::: Passage shown :::

I'll tell you this. Pronouncing "-taur" to rhyme with "star" is just plain wrong. It's not "minotar", it's "minotaur". It rhymes with "four" and "pour". I mean look at the letters! You don't say "one, two, three, far" or "Par me a drink!"

Well, maybe you do, but you'd be wrong. And nothing you can do or say will convince me otherwise.

English is seldom pronounced the way it's spelled.

Consider the word Ghoti. Pronounce the "gh" as in "enough." Pronounce the "o" as in "women." Pronounce the "ti" as in "attention." And you end up pronouncing "ghoti" as "fish." English is rife with such silliness. It stems from our spelling having been more or less fixed at a time when the language was pronounced very differently than it is today.  One could argue that the "correct" pronunciation of English is as it was in Shakespeare's day. Or one could go further back and insist that we pronounce as Chaucer did.

::: Records provided :::

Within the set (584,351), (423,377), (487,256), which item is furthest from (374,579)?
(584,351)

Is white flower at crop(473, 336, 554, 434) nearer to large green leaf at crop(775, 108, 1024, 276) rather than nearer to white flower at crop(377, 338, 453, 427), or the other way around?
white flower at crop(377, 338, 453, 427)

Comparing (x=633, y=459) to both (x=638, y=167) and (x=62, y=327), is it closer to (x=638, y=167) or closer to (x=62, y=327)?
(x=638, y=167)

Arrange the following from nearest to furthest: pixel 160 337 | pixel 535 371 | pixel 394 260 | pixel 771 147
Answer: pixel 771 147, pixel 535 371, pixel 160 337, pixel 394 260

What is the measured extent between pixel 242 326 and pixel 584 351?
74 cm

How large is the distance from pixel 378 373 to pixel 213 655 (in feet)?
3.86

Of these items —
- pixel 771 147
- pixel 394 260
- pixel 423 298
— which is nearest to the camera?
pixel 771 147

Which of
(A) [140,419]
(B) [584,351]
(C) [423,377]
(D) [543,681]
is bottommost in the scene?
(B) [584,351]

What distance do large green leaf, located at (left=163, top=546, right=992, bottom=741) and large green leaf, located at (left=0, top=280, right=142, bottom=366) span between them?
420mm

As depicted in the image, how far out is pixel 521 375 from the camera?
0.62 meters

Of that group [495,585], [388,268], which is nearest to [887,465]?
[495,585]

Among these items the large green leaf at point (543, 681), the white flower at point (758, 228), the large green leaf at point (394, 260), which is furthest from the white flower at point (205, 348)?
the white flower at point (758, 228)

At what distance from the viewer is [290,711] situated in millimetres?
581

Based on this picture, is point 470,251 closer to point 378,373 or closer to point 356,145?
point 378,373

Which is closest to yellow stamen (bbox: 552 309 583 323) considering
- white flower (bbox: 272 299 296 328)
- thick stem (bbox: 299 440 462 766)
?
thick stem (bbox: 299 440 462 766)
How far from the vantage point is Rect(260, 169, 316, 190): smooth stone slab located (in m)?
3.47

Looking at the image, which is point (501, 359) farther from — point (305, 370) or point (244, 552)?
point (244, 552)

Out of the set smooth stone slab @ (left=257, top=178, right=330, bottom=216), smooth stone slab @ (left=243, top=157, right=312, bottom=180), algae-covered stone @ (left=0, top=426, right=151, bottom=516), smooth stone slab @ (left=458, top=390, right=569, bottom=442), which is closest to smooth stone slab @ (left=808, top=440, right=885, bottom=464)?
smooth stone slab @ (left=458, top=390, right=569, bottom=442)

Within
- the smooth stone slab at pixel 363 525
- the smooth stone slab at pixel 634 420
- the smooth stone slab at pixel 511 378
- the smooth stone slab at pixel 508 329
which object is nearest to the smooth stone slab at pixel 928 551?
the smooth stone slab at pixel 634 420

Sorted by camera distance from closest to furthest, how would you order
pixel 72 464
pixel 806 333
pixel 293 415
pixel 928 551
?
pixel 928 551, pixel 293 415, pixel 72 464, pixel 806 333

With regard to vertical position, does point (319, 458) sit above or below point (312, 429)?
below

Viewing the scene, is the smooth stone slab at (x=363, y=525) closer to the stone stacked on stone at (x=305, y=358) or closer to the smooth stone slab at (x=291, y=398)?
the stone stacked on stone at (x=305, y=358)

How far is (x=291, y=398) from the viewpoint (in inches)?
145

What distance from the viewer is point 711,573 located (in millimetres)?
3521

:::

Directions: The text on English pronunciation uses three words as models for how to sound the letters of "ghoti." List them, each with the letters it shows.

Output below:
- "enough" for "gh"
- "women" for "o"
- "attention" for "ti"